Identification and label-free quantification (LFQ) of peptides and proteins was accomplished using the MaxQuant software version 2.0.3.0 [47, 48]. To prepare the .RAW-files for analysis, they were split into two files containing either the spectra obtained at a CV of − 50 V or − 70 V. This was accomplished by the FAIMS MzXML Generator software developed by the Coon lab [49]. During the MaxQuant analysis, these two files were handled like fractions. Next, a database containing the human proteome was chosen. As protease, Trypsin was chosen and a maximum of two missed cleavages were allowed. Carbamidomethylation of C was set as static modification, while oxidation of M and phosphorylation of YST were set as dynamic modification. Peptide mass deviations were set to 20 ppm in the first search and 4.5 ppm in the second search, respectively. The minimal peptide length was set to 6, and the PSM and protein FDRs were both set to 0.01. A reverse of the database was chosen as decoy database. The LFQ option was checked and the minimum ratio count was set to 2. The feature “match between runs” was checked, and a match time window of 0.7 min as well as an alignment time window of 20 min was defined. MaxQuant results were analyzed using Perseus (v 1.6.14) [50]. In short, contaminants that were assigned by MaxQuant were filtered and LFQ intensities were log2 transformed (Perseus step1).

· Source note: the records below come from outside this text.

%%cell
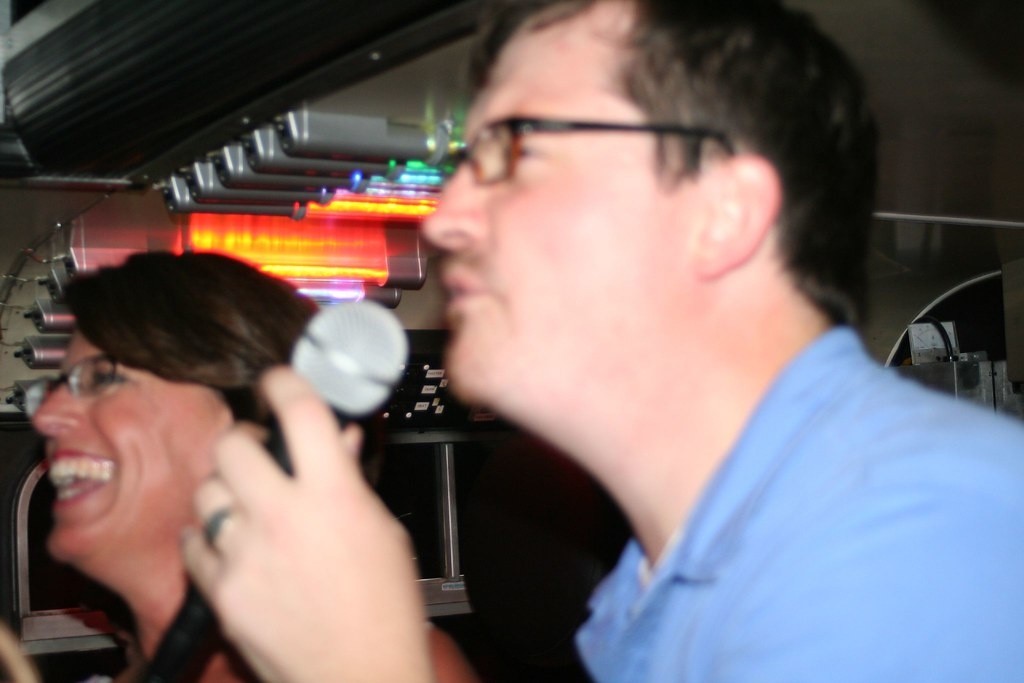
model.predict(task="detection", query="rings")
[202,501,243,549]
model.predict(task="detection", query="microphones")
[136,299,412,683]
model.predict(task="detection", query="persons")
[181,0,1024,682]
[2,247,480,681]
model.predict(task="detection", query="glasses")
[22,350,190,420]
[441,117,735,186]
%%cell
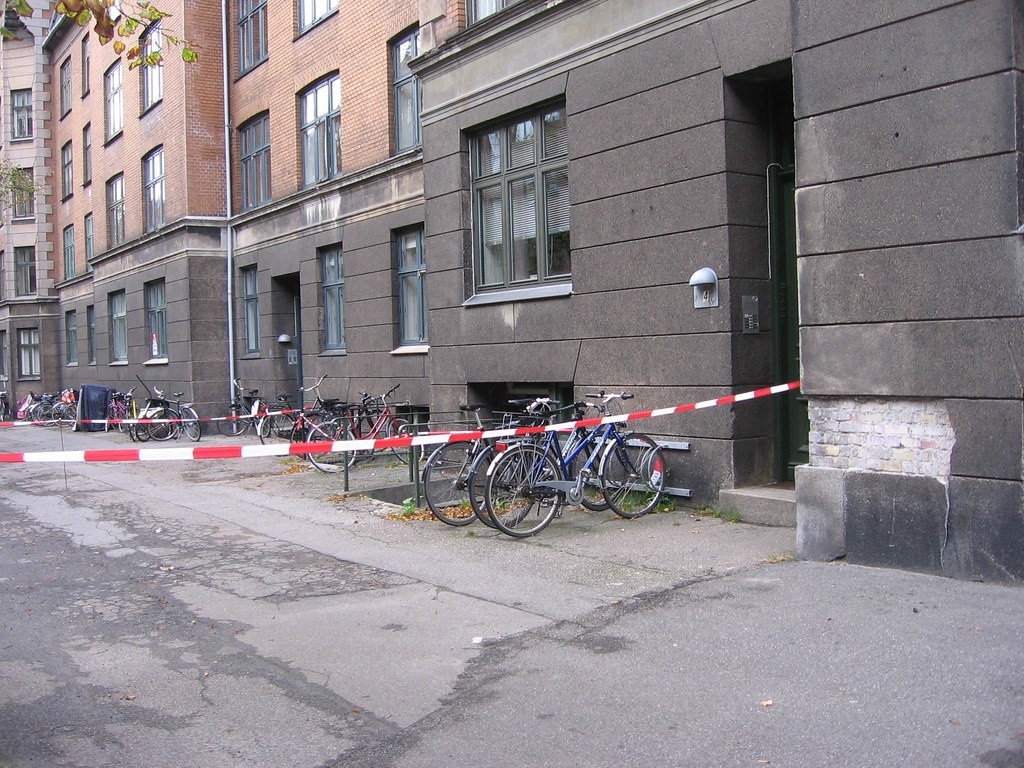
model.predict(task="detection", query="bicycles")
[23,386,202,443]
[217,377,271,438]
[257,374,425,473]
[420,389,669,538]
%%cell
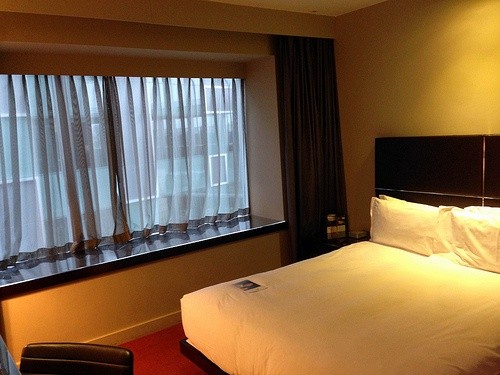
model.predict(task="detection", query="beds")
[180,187,500,375]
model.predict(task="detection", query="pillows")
[368,195,500,273]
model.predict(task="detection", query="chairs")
[19,343,134,375]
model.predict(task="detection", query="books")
[227,279,269,293]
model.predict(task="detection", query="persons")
[235,282,253,290]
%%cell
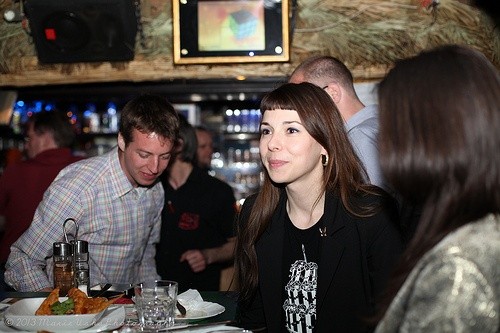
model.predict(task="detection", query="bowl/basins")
[4,296,108,331]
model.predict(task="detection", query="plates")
[154,298,225,324]
[0,303,125,333]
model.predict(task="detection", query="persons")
[290,55,386,190]
[155,122,239,291]
[224,82,408,333]
[0,111,88,292]
[193,125,212,173]
[5,98,180,291]
[372,44,500,333]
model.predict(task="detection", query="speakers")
[21,0,137,64]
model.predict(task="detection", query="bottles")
[69,239,91,297]
[52,241,75,297]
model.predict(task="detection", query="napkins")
[176,288,204,315]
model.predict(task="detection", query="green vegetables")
[49,297,74,315]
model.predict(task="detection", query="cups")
[133,279,178,333]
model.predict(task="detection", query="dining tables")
[0,291,253,333]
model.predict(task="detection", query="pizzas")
[34,285,124,316]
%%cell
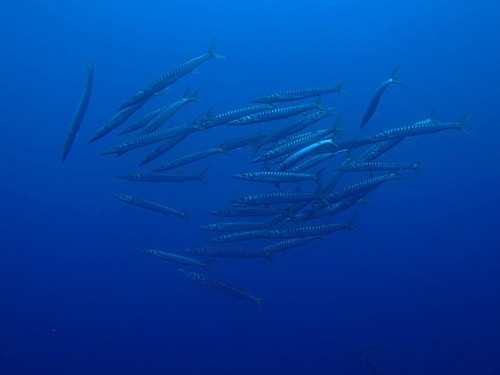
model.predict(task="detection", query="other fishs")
[59,39,470,305]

The four biological replicates (cells that were treated the same way) were grouped, and afterward, the data were filtered so that only proteins remained in the data set which were detected in at least three biological replicates of at least one group to ensure high quality data (Perseus step2). Afterward, the remaining missing values were imputed using imputation from Gaussian distribution (per column) with the default settings (Perseus step3). Last, the volcano plot option was used to display pairwise comparisons (Perseus step4).

IPA

Proteomics data were further analyzed with the use of QIAGEN IPA (QIAGEN Inc., https://digitalinsights.qiagen.com/IPA). For IPA [31], processing of the proteomics data was processed until the end of Perseus step 2. Before imputation, however, proteins were checked groupwise and if a protein was not detectable in any of the four biological replicates of one group, indicating that the protein was not present in this group, an artificial log2 transformed LFQ intensity of 1 was assigned. Afterward, the remaining missing values were imputed with the values that were obtained from the initial imputation of Perseus step 3. Last, treated samples were pairwise compared to the untreated control using the volcano plot option and the obtained p values and log2 fold changes were used for IPA. In IPA, core analysis was performed for each comparison with the setting “human” as species and a p value cutoff of 0.05.

Statistical analysis

Statistical analysis, except for the proteomics data where Perseus was used, was performed using GraphPad Prism (v 9). Per biological replicate, the mean of the technical replicates was calculated where applicable and only the biological replicates were taken into account for the statistical analysis.

HL-60 cells

Maintenance and treatment of HL-60 (ATCC) as well as the described experiments were equally performed as with MOLM-13.